C'est un secret de Polichinelle mais il dérange. Depuis plusieurs années, au sein même des Hôpitaux universitaires de Genève, des médecins et des infirmières font appel à des guérisseurs à distance pour soigner les brûlures, en complément des soins traditionnels.

Même dans des institutions privées comme l'Hôpital genevois de la Tour, ces «coupe-feu» font partie de la panoplie thérapeutique. Et dans d'autres cantons, on admet également recourir à ces aides paranormales. Mais où que cela soit, personne n'aime en parler. Dans un univers aussi rationnel que l'hôpital, comment justifier un procédé qui relève de prime abord de la magie? Le malaise est d'autant plus grand que les résultats sont souvent probants.

A la division des urgences médico-chirurgicales des Hôpitaux universitaires de Genève, la procédure n'a rien d'exceptionnel. Une liste des numéros de téléphone de guérisseurs est même à disposition dans un classeur. Leurs services sont gratuits. Avec l'accord du patient, on appelle le «coupe-feu» et on lui donne quelques détails sur les blessures. Quelques heures plus tard, le patient a généralement moins mal et il cicatrise mieux.

Comme ce jeune cuisinier, brûlé au deuxième degré sur la face interne des cuisses, qui n'a plus besoin de morphine pour calmer ses douleurs après un coup de téléphone au guérisseur. Le statut de cette pratique reste cependant ambigu. Officiellement, le procédé n'est que toléré. «On n'appelle un guérisseur à distance que sur demande du patient», affirme Josette Simon, infirmière spécialisée des urgences des Hôpitaux universitaires de Genève.
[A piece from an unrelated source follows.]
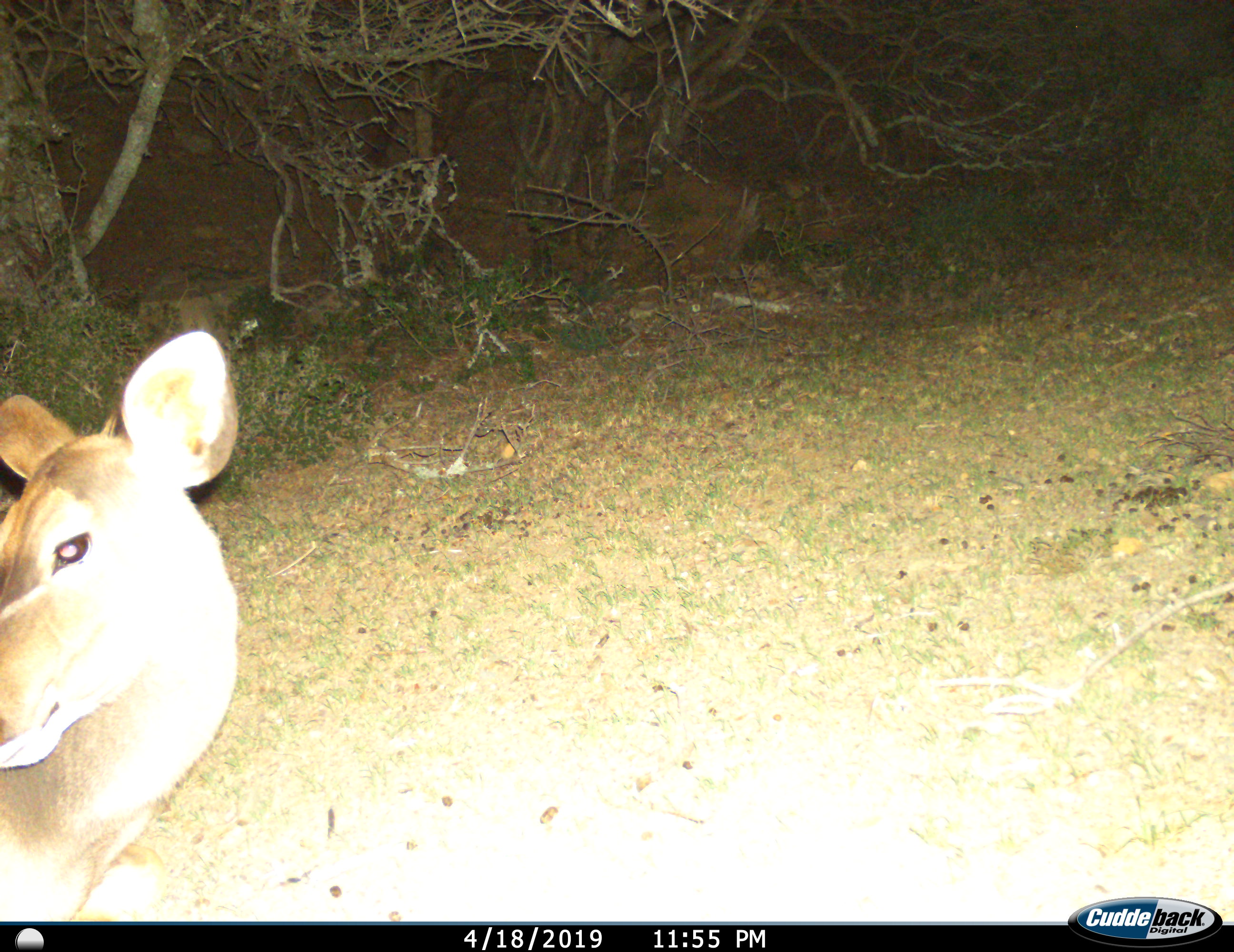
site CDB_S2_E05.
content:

En réalité, les choses se passent différemment. Lorsqu'un blessé souffre beaucoup, ce sont les soignants eux-mêmes qui lui proposent les services d'un guérisseur. Une contradiction révélatrice. «On ne sait pas quelle place leur donner dans notre système, admet Brigitte Pittet, médecin associé à l'unité de chirurgie plastique des Hôpitaux universitaires de Genève. Nous sommes en train de revoir le protocole (marche à suivre officielle) pour les brûlés et nous ne savons pas s'il convient d'y faire figurer les «coupe-feu» comme soin complémentaire. Faut-il poser la question en commission d'éthique? Nous ignorons qui pourrait nous donner une réponse.»

Ce flou artistique s'explique par les réticences du monde scientifique à entamer un débat sérieux sur l'utilisation des guérisons à distance. Invérifiables et inquantifiables, elles provoquent souvent le rejet absolu des praticiens. «Ce n'est pas scientifiquement démontré, estime Bernard Vermeulen, médecin-adjoint à la division des urgences médico-chirurgicales. Il faut pouvoir prouver les liens de cause à effet dans le processus de guérison.» Pour Jean-Michel Dayer, vice-doyen de la Faculté de médecine, la guérison à distance ne fait pas partie de la médecine. «Mais bien sûr, rien n'est figé, La science peut évoluer.»

Effet placebo

D'autres médecins ne veulent pas attendre. Ils préfèrent reconnaître les limites de leurs connaissances et utiliser ce qui peut aider un malade. Le Dr Alain Forster, anesthésiste en chef au service des brûlés des Hôpitaux universitaires de Genève, analyse le phénomène de guérison à distance en se référant à l'effet placebo. «S'il y a une attente du patient et que cette attente est reconnue, l'angoisse diminue et le corps résiste mieux. Une meilleure maîtrise psychologique peut freiner la réaction inflammatoire qui provoque l'autodestruction des tissus autour de la brûlure. J'ai vu des patients très soulagés.»

Un avis partagé par le psychiatre Philippe Bourgeois qui pratique – très officiellement – avec le Dr Forster – l'hypnose pour les brûlés, en particulier pour le changement des pansements souvent très douloureux et angoissant. «Les guérisons à distance n'ont rien de magique. Elles relèvent d'effets de suggestion mal connus et peu exploités. Le côté irrationnel et magique empêche l'intervention de l'intellect et ouvre un champ plus direct à la suggestion sur le corps. Ils agissent ici de façon moins cadrée et moins explicite.»

Qu'ils soient sceptiques ou convaincus, les médecins s'accordent en tout cas sur un point: la guérison à distance ne doit pas remplacer les soins classiques. «Ce n'est pas un service à offrir au même titre que le vaccin antitétanos, souligne Alain Forster. Il ne faut pas confondre. On pourrait passer à côté de quelque chose d'irréparable.»